(Collected data)
- - - - -

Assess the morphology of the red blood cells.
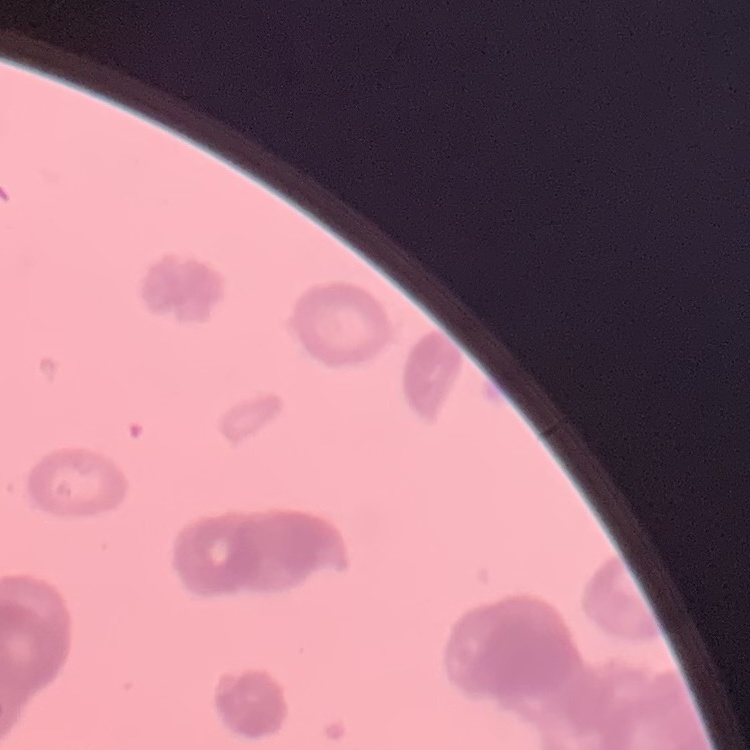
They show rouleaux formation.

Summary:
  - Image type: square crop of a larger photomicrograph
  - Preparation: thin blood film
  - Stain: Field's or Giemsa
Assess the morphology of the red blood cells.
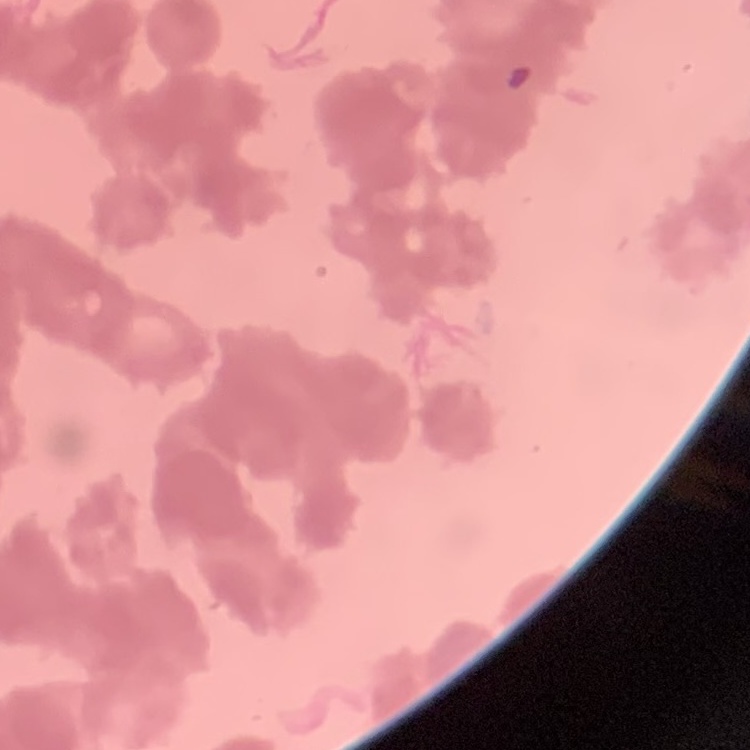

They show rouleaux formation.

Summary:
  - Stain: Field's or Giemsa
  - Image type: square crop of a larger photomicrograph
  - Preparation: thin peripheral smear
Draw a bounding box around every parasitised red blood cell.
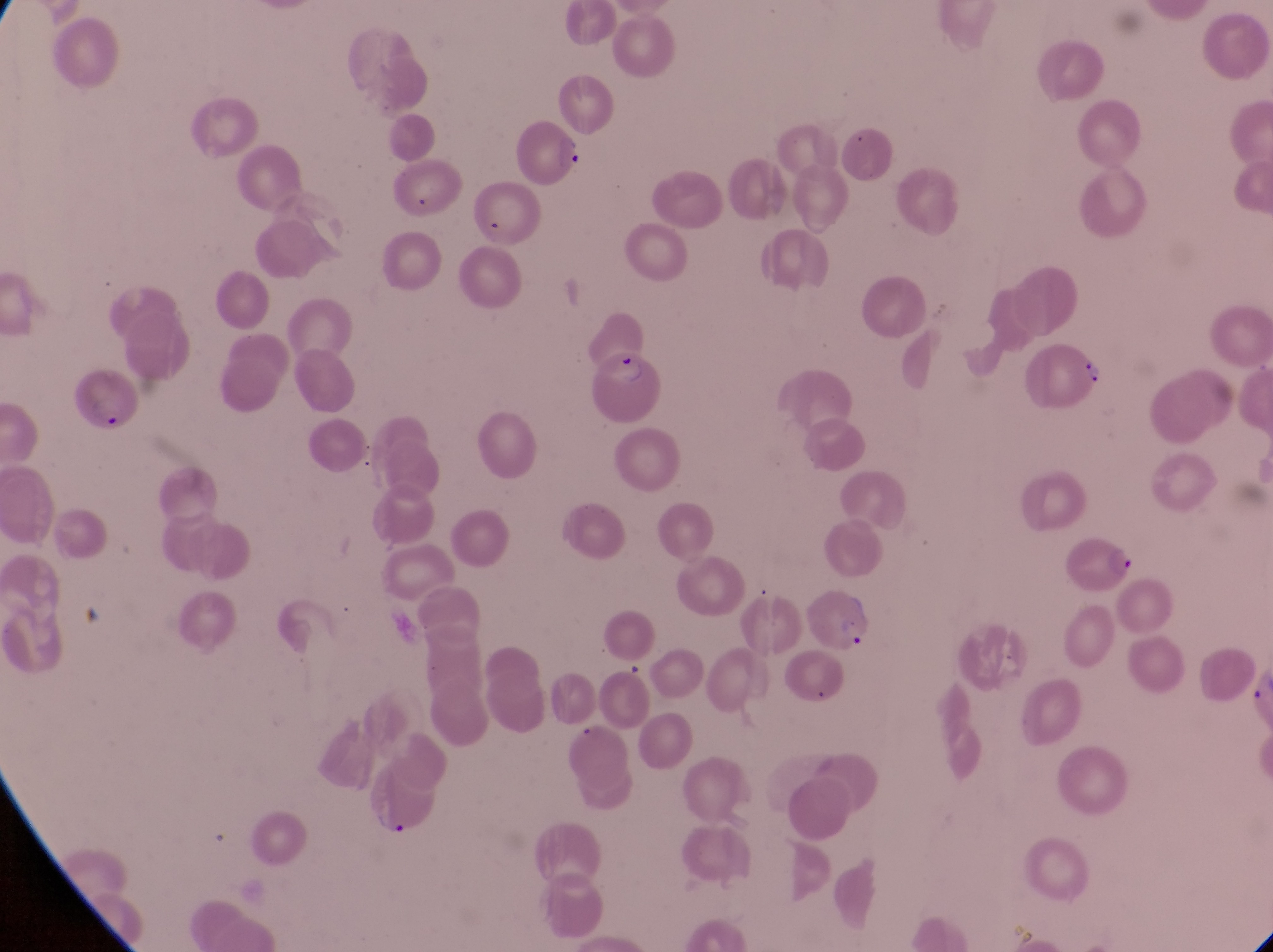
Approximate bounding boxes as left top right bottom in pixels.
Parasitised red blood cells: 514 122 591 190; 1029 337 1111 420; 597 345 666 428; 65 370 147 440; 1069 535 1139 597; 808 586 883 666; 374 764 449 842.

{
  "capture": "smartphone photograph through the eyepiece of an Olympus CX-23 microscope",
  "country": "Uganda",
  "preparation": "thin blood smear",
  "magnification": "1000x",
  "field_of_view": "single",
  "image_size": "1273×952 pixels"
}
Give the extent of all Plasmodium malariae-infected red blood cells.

- - - - -

* What the exercise asks: Copy every line from the records that holds the string "bounding".

* Solved exercise:
Draw a bounding box around every parasitised red blood cell.
Approximate bounding boxes as left top right bottom in pixels.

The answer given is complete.